The World Bank has delivered the first of a new combined catastrophe and pandemic contingent risk financing solution to the Maldives, leveraging existing structures to create something responsive and that works similar to insurance for the archipelagic nation.
The Maldives is highly exposed to natural hazards and climate variability, and is considered one of the most vulnerable countries in the world to sea-level rise.
In addition, the Maldives is seen as highly exposed to public health threats as well, with Severe Acute Respiratory Illnesses, influenza, dengue fever and zika all seen as significant threats to public health.
As a result, the World Bank has designed a new risk financing solution for the Maldives, bringing together both catastrophe and pandemic protection in a solution for the first time.
The risk financing solutions aren’t in traditional insurance and reinsurance form, but their are links to the efficacy of risk transfer instruments for natural catastrophe risks, such as catastrophe bonds and traditional reinsurance, as well as a direct link via the pandemic risk protection.
The World Bank has delivered the Maldives a $10 million Catastrophe Deferred Drawdown Option, (Cat DDO), with a linked Pandemic Emergency Financing Facility (PEF).
The World Bank explained that this CAT DDO-PEF will, “Help enhance the Maldives’ financial capacity to effectively manage the human, physical and fiscal impact of climate change, natural disasters and diseases.”
The CAT DDO is a catastrophe contingent debt instrument, that only makes its financing available after the government of a country declares a disaster following a catastrophe type event.
In this respect the CAT DDO is similar to parametric catastrophe bonds, except instead of their being collateral set aside the payout is effectively a loan from the World Bank to the country in question.
But in this case the CAT DDO has been linked with pandemic risk financing delivered through the World Bank’s Pandemic Emergency Financing (PEF) facility, a first for the Bank.
The Pandemic Emergency Financing Facility (PEF) was established in 2017 and saw the World Bank tapping into both the reinsurance and capital market’s appetite for relatively uncorrelated sources of risk.
The insurance-linked securities (ILS) market and institutional investor appetite was leveraged alongside the reinsurance market, to provide the risk capital necessary to back the so-called three-year initial term of the insurance window of the PEF facility.
The $500 million PEF set up involved issuance of $320 million of pandemic catastrophe bonds and a further $105 million of pandemic risk linked swaps as the core of its risk transfer arrangements, providing the reinsurance capacity to back the parametric insurance window’s risk transfer to protect developing countries against pandemic outbreaks.
Of course, the PEF has faced some questions recently related to its trigger, given it has so far not paid out for the Ebola outbreak in the Democratic Republic of Congo.
But, while some have questioned the design of the parametric trigger, the structure itself continues to be a source of protection that can be utilised by nations seeking pandemic risk financing. It’s important to note the significant challenges in designing a one-size-fits-all risk transfer solution that can respond effectively to so many major pandemics and diseases.
The World Bank said that in the case of the Maldives, the risk financing instruments are “quick disbursing sources of financing that will support the government to take immediate response, relief and recovery activities following a disaster or an emergency, including health.”
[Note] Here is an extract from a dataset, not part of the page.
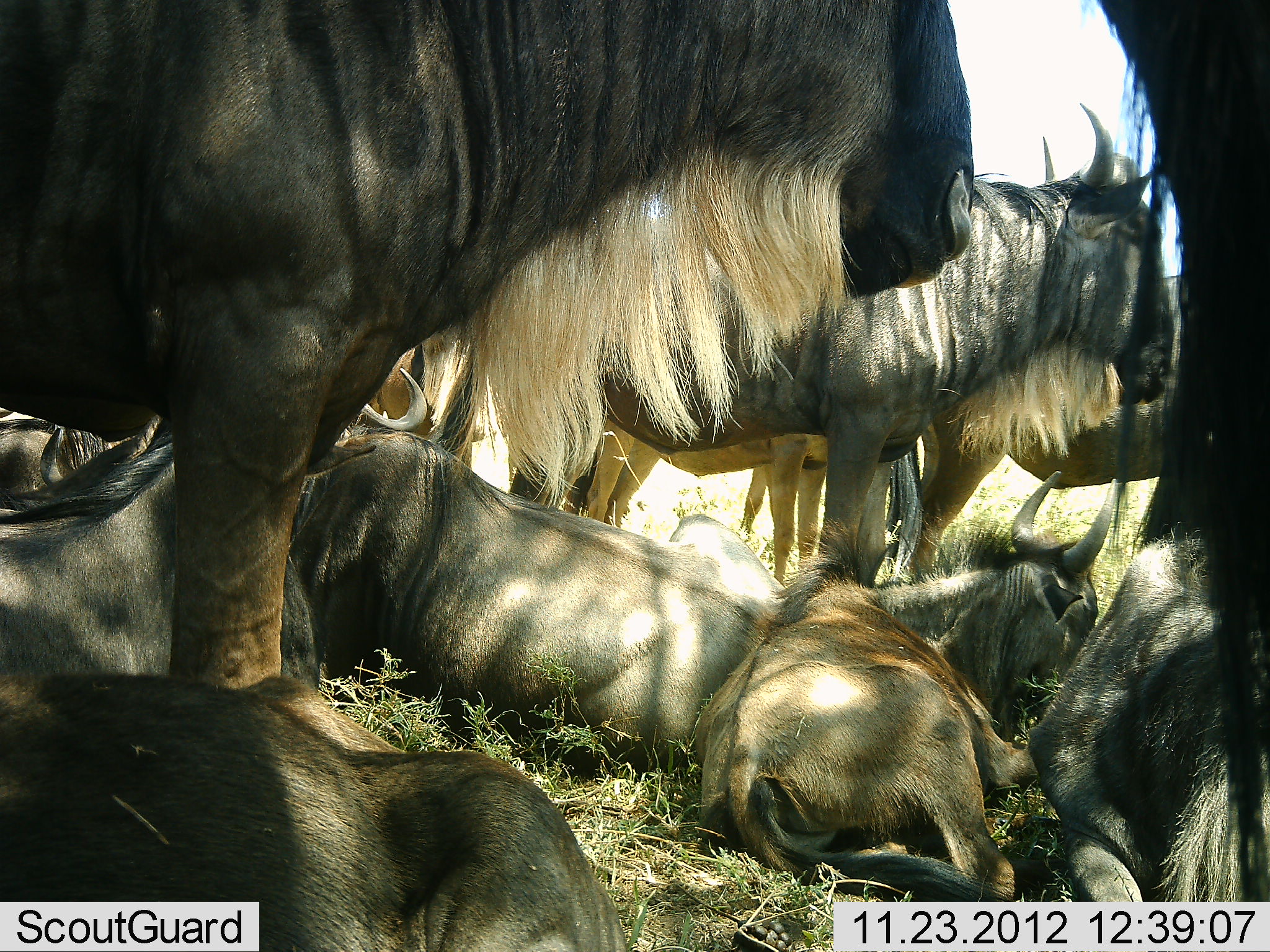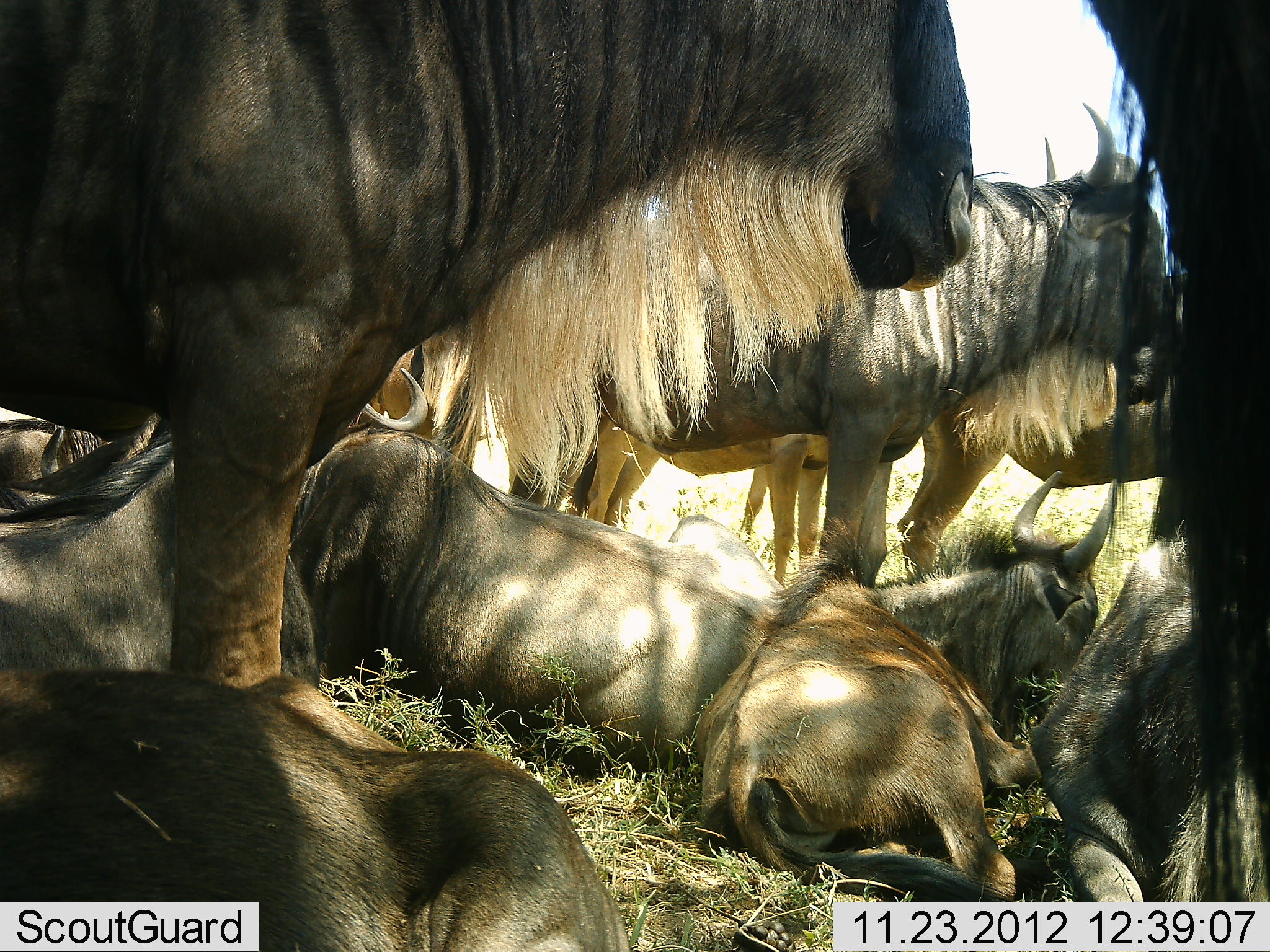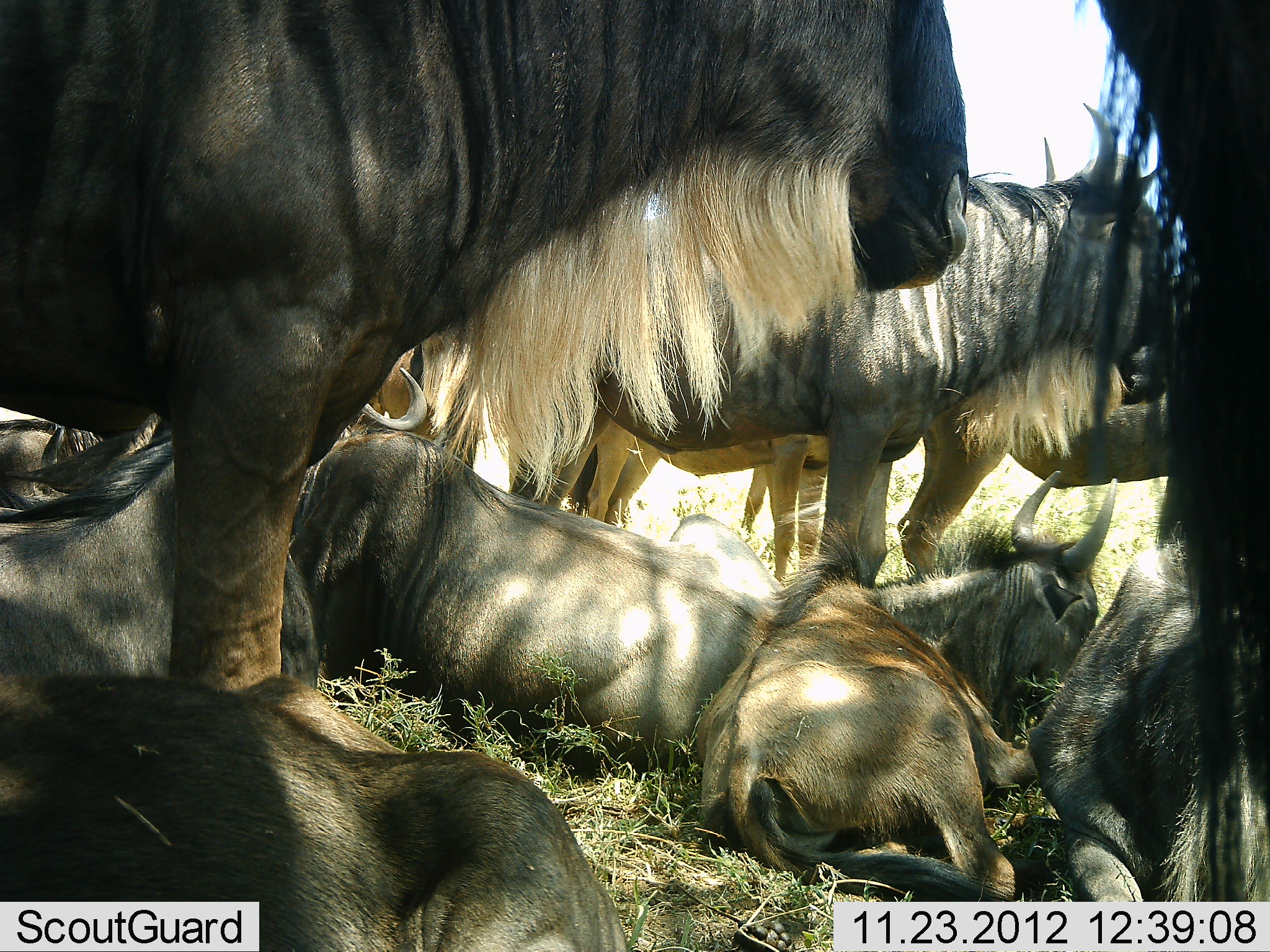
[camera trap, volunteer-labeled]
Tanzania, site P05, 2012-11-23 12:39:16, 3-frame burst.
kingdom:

“The agreements are part of integrated risk management options to improve the country’s resilience to shocks and safeguard macroeconomic sustainability,” Idah Pswarayi-Riddihough, World Bank Country Director for Maldives, Nepal and Sri Lanka commented. “In addition, it is for the first time that a country in South Asia has prepared a Cat DDO that is linked with this new pandemic emergency financing. This is a kind of insurance for the future.”
The Maldives will benefit from access to the PEF’s financing upon the occurrence of a disease outbreak in the country as reported by the Ministry of Health.
Financing could be drawn from the PEF’s insurance and/or cash window.
“While the CAT-DDO has been designed to support response to natural disasters including health emergencies, the PEF has been designed to specifically support response to large-scale qualifying disease outbreaks through its insurance and cash windows,” the World Bank explained.
Of course the PEF already covers the Maldives for events that meet its specific triggers, but this addition means that the Maldives could potentially claim from the PEF for other public health emergency pandemic type events.
As such, it doesn’t appear that this would trouble the layer that the pandemic catastrophe bonds protect, rather hitting the insurance window more generally, or coming out of cash given the relatively small size of this CAT DDO-PEF at $10 million.
The strict PEF triggers still have to be met for any payout from the capital markets backed reinsurance protection it seems.
The combining of catastrophe and pandemic protection in a single financial instrument, this CAT DDO-PEF, perhaps provides us with a glimpse of where the World Bank may look to expand the range of disaster risk financing products it offers further in years to come.
The Bank could look to combine natural catastrophe risk and pandemic risk within a single country, or multi-country, catastrophe bond in the future, which might give a way to calibrate the triggers more closely to the specific needs of one nation, rather than trying to capture all possible outcomes within the parameters used.
This small risk financing solution for the Maldives is a good example of where the World Bank may explore potential solutions in future.